Spatial relation data
________

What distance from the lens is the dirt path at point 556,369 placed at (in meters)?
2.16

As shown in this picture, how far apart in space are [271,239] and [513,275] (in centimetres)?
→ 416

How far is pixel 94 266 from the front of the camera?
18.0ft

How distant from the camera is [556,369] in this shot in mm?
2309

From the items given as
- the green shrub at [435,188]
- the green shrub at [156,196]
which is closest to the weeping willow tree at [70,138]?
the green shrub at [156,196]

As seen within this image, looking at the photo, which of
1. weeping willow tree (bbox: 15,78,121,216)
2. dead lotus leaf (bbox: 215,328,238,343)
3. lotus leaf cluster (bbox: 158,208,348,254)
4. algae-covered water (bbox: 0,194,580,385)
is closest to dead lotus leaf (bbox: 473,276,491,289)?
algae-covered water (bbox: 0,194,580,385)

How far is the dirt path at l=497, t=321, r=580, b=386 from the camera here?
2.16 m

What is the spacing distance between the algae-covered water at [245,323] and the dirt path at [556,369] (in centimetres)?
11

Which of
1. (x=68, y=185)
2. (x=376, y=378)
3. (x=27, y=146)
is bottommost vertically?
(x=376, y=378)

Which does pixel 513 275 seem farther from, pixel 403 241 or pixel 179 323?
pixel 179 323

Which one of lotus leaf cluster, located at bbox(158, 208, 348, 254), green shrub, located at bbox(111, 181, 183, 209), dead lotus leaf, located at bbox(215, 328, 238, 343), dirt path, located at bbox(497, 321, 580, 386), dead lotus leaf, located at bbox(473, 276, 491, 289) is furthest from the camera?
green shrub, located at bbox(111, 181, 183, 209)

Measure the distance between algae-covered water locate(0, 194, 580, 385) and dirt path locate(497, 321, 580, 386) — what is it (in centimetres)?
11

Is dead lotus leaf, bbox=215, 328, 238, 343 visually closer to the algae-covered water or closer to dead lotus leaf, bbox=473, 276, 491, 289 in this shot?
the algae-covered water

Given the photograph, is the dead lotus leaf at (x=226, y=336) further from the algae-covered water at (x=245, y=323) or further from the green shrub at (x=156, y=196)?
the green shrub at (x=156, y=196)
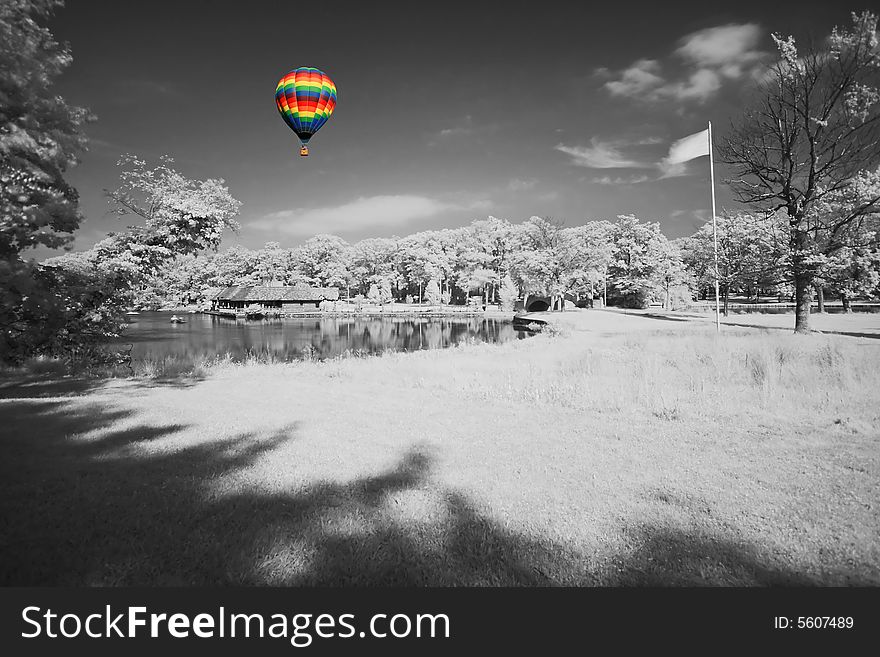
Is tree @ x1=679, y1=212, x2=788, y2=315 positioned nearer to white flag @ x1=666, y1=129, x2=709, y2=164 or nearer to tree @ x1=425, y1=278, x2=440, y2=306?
white flag @ x1=666, y1=129, x2=709, y2=164

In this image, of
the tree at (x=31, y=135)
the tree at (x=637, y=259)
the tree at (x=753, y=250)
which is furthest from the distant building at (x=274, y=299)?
the tree at (x=31, y=135)

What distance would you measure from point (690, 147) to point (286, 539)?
25.0 metres

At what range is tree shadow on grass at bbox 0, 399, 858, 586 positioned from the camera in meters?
3.41

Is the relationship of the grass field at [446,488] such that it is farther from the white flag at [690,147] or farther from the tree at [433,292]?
the tree at [433,292]

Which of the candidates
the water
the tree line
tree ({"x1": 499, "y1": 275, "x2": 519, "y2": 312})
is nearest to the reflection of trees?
the water

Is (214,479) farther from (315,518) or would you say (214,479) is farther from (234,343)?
(234,343)

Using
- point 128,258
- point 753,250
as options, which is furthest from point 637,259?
point 128,258

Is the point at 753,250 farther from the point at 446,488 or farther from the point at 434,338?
the point at 434,338

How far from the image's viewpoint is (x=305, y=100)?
57.3 feet

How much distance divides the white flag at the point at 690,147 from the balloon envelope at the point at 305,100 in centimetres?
1666

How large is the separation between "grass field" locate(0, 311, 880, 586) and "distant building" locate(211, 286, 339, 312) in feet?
243

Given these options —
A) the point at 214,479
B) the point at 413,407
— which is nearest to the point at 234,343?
the point at 413,407

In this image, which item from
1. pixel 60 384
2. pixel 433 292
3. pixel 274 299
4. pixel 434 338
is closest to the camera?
pixel 60 384

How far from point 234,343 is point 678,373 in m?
37.6
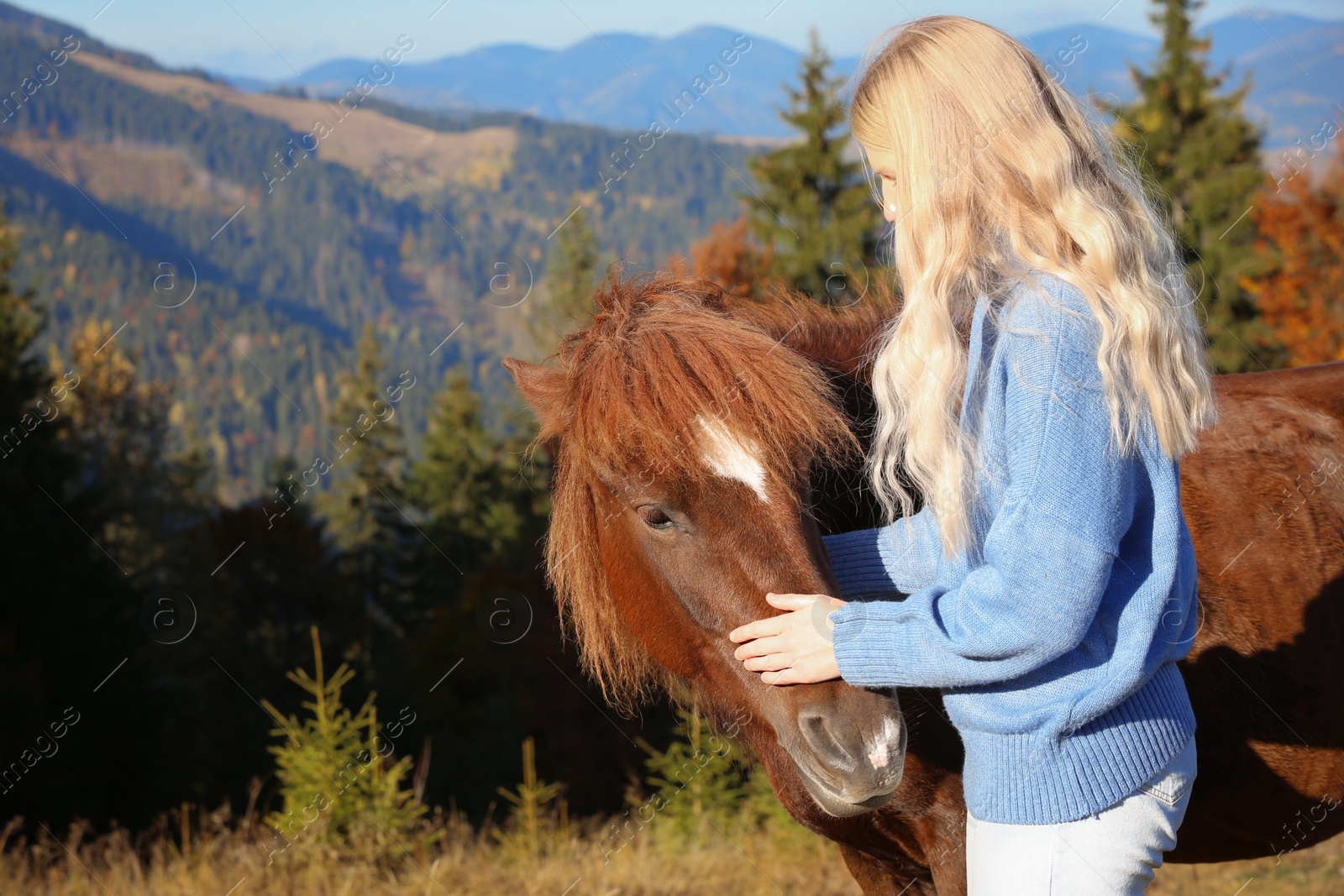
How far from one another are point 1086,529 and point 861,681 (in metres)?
0.48

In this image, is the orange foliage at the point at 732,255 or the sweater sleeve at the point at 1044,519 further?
the orange foliage at the point at 732,255

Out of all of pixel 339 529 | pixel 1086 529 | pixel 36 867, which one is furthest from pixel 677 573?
pixel 339 529

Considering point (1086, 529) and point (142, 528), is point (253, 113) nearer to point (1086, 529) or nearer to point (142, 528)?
point (142, 528)

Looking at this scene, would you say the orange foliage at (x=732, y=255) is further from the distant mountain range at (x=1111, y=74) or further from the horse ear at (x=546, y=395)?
the horse ear at (x=546, y=395)

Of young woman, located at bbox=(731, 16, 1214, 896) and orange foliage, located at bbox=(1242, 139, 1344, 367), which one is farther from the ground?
young woman, located at bbox=(731, 16, 1214, 896)

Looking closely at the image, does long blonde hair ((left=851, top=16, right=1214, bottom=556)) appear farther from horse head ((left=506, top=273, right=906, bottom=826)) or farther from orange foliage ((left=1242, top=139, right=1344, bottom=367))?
orange foliage ((left=1242, top=139, right=1344, bottom=367))

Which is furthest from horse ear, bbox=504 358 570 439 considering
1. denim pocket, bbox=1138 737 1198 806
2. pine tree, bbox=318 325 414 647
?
pine tree, bbox=318 325 414 647

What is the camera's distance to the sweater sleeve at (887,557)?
6.19 ft

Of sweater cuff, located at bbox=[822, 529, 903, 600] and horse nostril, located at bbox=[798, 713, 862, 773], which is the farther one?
sweater cuff, located at bbox=[822, 529, 903, 600]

________

• [EXERCISE]
Please copy the rows from the line containing "Of young woman, located" through the end of the rows, keeping every line unchanged and including both the first and last lines.

• [EXERCISE OUTPUT]
Of young woman, located at bbox=(731, 16, 1214, 896) and orange foliage, located at bbox=(1242, 139, 1344, 367), which one is farther from the ground?
young woman, located at bbox=(731, 16, 1214, 896)

Looking closely at the image, does long blonde hair ((left=851, top=16, right=1214, bottom=556)) appear farther from horse head ((left=506, top=273, right=906, bottom=826)) or farther from orange foliage ((left=1242, top=139, right=1344, bottom=367))?
orange foliage ((left=1242, top=139, right=1344, bottom=367))

Which is furthest from horse ear, bbox=504 358 570 439 considering
1. denim pocket, bbox=1138 737 1198 806
2. pine tree, bbox=318 325 414 647
?
pine tree, bbox=318 325 414 647

What is the camera's distance to the sweater sleeve at (887,557)?
6.19 ft

Of sweater cuff, located at bbox=[822, 529, 903, 600] and horse nostril, located at bbox=[798, 713, 862, 773], which is the farther one?
sweater cuff, located at bbox=[822, 529, 903, 600]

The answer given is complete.